This directory contains documentation for the BERDL purpose-built data lakehouse system.
All source code repositories are located in the BERDataLakehouse GitHub Organization.
Note: This documentation provides a brief introduction to each core component of the BERDL system. For detailed development and service information, please refer to each repository's README file.
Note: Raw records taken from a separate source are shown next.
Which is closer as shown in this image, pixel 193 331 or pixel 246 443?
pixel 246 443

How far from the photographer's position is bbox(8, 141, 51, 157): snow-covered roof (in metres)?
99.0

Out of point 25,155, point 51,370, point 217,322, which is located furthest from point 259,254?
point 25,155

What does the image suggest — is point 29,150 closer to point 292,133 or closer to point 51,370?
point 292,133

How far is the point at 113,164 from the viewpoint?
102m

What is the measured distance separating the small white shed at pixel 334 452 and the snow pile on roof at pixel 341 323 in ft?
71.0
All BERDL services require KBase authentication using a KBase Token. Users must have the BERDL_USER role assigned to their KBase account to access the platform. Admin operations additionally require the CDM_JUPYTERHUB_ADMIN role.
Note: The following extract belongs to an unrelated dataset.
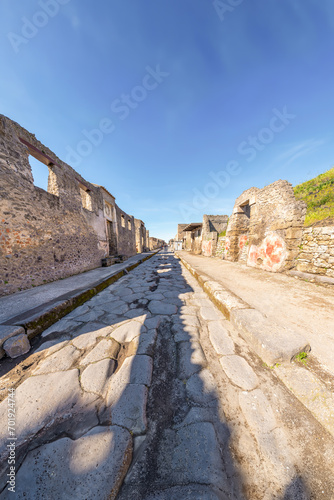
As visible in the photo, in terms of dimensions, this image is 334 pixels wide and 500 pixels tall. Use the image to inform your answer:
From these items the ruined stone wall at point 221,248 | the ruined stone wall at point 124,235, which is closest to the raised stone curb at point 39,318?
the ruined stone wall at point 124,235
BERDL utilizes a microservices architecture to provide a secure, scalable, and interactive data analysis environment. The core components include dynamic notebook spawning, secure credential management, and an MCP (Model Context Protocol) server for AI-assisted data operations.
graph TD
%% Use subgraphs to organize hierarchically
subgraph Users ["User Layer"]
User([User])
end
subgraph Entry ["Platform Entry"]
JH[BERDL JupyterHub]
NB[Spark Notebook]
end
subgraph Core ["Core Services"]
direction TB
MMS[MinIO Manager Service]
SCM[Spark Cluster Manager]
MCP[Datalake MCP Server]
end
subgraph Admin ["Admin Services"]
TAS[Tenant Access Request]
Slack([Slack])
end
subgraph Compute ["Compute Layer"]
DYNC[Dynamic Spark Cluster]
SM[Shared Static Cluster]
end
subgraph Data ["Data & Metadata"]
S3[MinIO Storage]
HM[Hive Metastore]
Disk[(Storage)]
end
%% Interactions
%% User Entry Flow
User -->|"Browser (Login & UI)"| JH
User -->|Direct API| MCP
%% JupyterHub Internal Flow
JH -->|Proxies UI| NB
JH -->|Init Policy| MMS
JH -->|Trigger Create| SCM
%% Service Logic
SCM -->|Spawns| DYNC
NB -->|Uses| DYNC
%% Notebook Interactions
NB -->|Auth| MMS
NB -->|Query| MCP
%% Admin Flow (Access Requests)
NB -->|Request Access| TAS
TAS -->|Notify| Slack
TAS -->|Add to Group| MMS
%% MCP Logic
MCP -->|Direct/Fallback| SM
MCP -->|Via Hub| DYNC
%% Data Access
NB -->|S3| S3
NB -->|Meta| HM
DYNC -->|Process| S3
SM -->|Process| S3
S3 -.-> Disk
%% Styling
classDef service fill:#f9f,stroke:#333,stroke-width:2px;
classDef storage fill:#ff9,stroke:#333,stroke-width:2px;
classDef compute fill:#cce6ff,stroke:#333,stroke-width:2px;
classDef external fill:#e8e8e8,stroke:#333,stroke-width:1px;
class JH,NB,MMS,SCM,MCP,TAS service;
class S3,HM,Disk storage;
class DYNC,SM compute;
class Slack external;
The following diagram illustrates the build hierarchy and base image dependencies for the BERDL services.
graph TD
%% Base Images
JQ[quay.io/jupyter/pyspark-notebook]
PUB_JH[jupyterhub/jupyterhub]
PY313[python:3.13-slim]
PY311[python:3.11-slim]
%% Internal Base
subgraph Foundation
id1(spark_notebook_base)
end
%% Services
subgraph Services
NB[spark_notebook]
MCP[datalake-mcp-server]
MMS[minio_manager_service]
SCM[spark_cluster_manager]
JH[BERDL_JupyterHub]
TAS[tenant_access_request_service]
end
%% Dynamic Compute
subgraph DynamicCompute ["Dynamic Compute"]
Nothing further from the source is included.